Exercise description: Transcribe the stretch of entries below from the line with "1. Press the buckle inward (right)" through the line with "6.Place the aluminum tube on the rack", exactly and with both ends included; leave out all other lines.

Dataset extract:
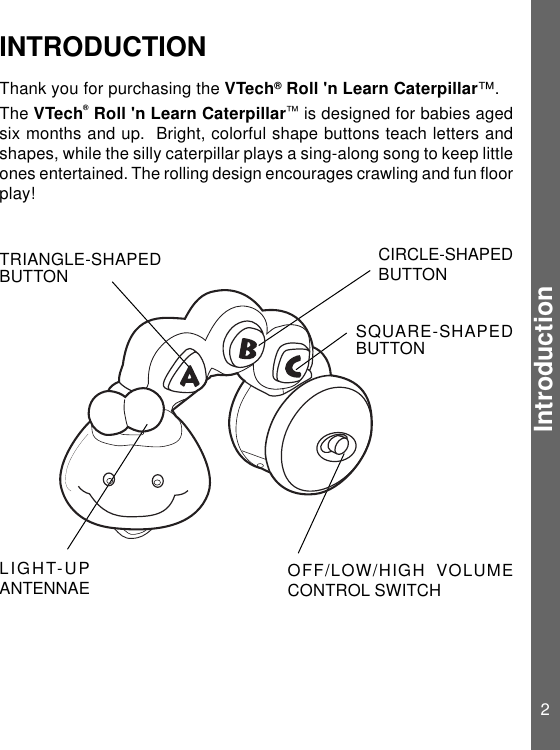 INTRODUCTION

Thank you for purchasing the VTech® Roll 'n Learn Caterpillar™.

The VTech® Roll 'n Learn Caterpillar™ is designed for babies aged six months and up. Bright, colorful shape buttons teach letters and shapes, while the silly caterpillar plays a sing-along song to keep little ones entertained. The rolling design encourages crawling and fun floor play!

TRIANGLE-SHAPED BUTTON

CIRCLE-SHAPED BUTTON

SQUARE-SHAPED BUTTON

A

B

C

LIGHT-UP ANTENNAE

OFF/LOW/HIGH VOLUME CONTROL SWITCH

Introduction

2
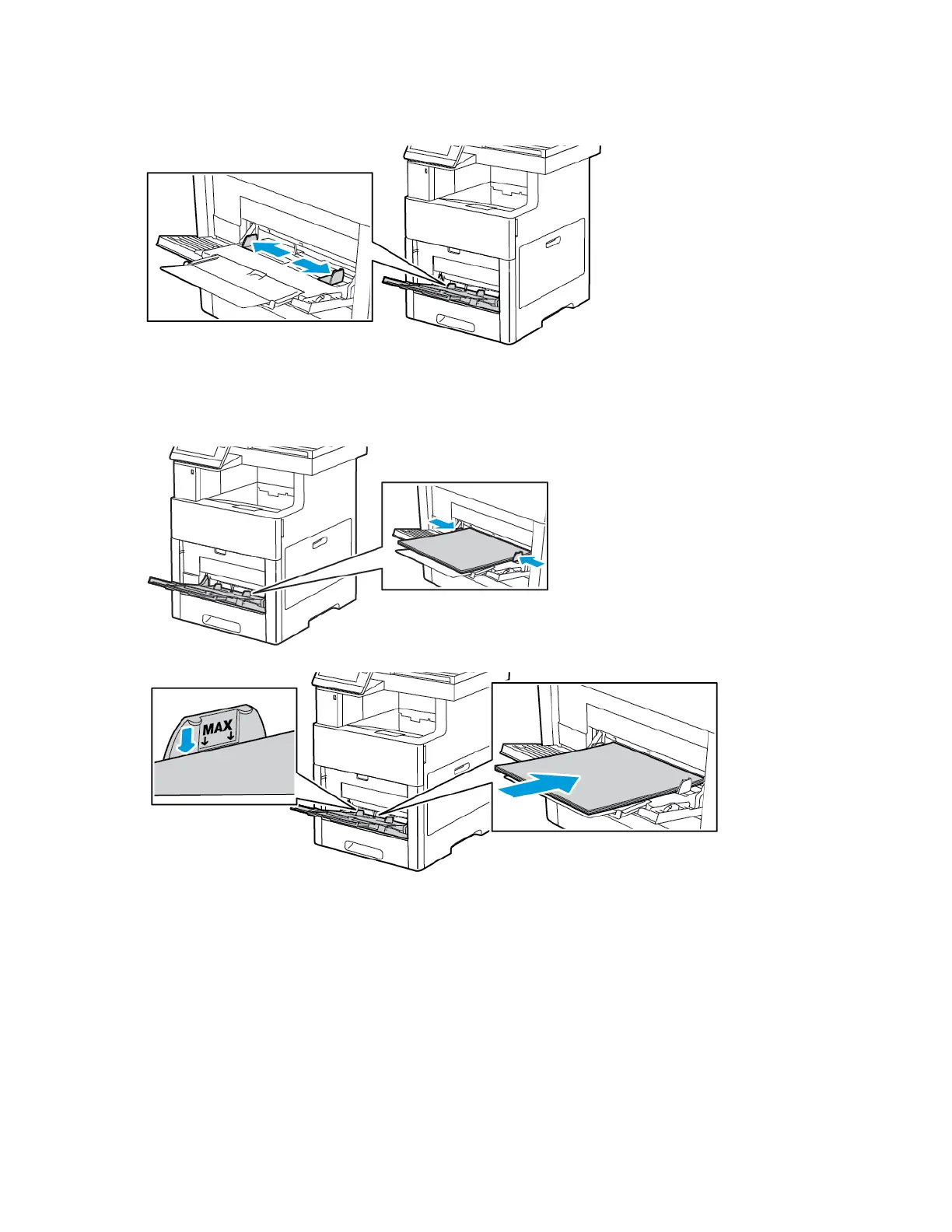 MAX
--
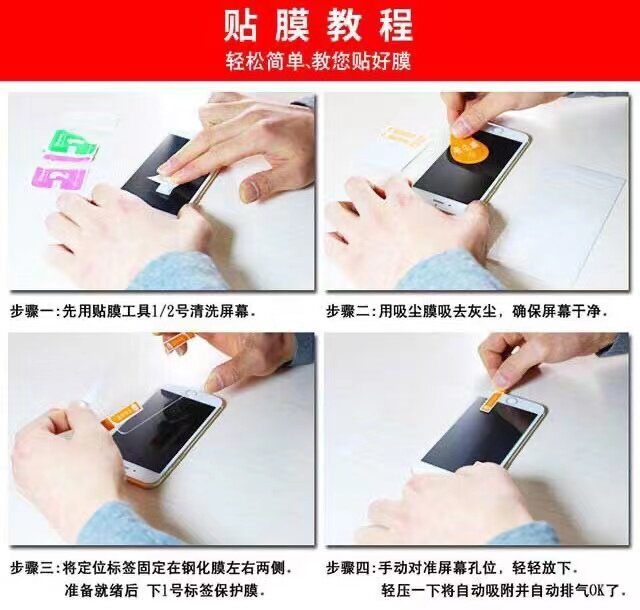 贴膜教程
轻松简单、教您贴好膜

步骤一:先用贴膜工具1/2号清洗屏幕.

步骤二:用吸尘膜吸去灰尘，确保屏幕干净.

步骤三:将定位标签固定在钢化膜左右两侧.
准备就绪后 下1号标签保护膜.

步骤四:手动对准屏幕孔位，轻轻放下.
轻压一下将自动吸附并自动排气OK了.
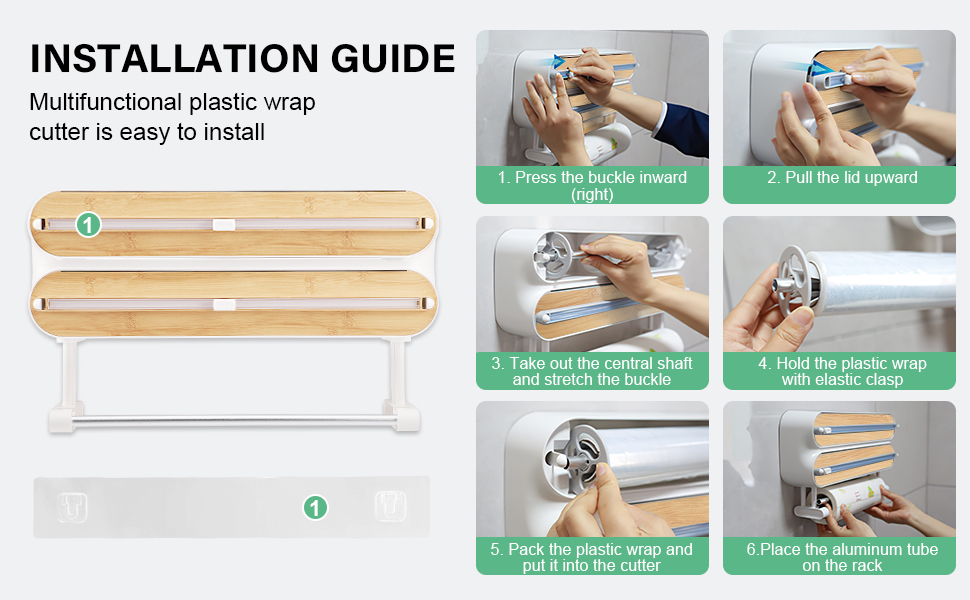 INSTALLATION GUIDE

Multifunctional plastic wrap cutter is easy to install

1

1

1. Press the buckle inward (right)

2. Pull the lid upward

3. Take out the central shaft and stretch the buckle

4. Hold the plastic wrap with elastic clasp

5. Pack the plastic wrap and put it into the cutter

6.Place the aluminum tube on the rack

Response:
1. Press the buckle inward (right)

2. Pull the lid upward

3. Take out the central shaft and stretch the buckle

4. Hold the plastic wrap with elastic clasp

5. Pack the plastic wrap and put it into the cutter

6.Place the aluminum tube on the rack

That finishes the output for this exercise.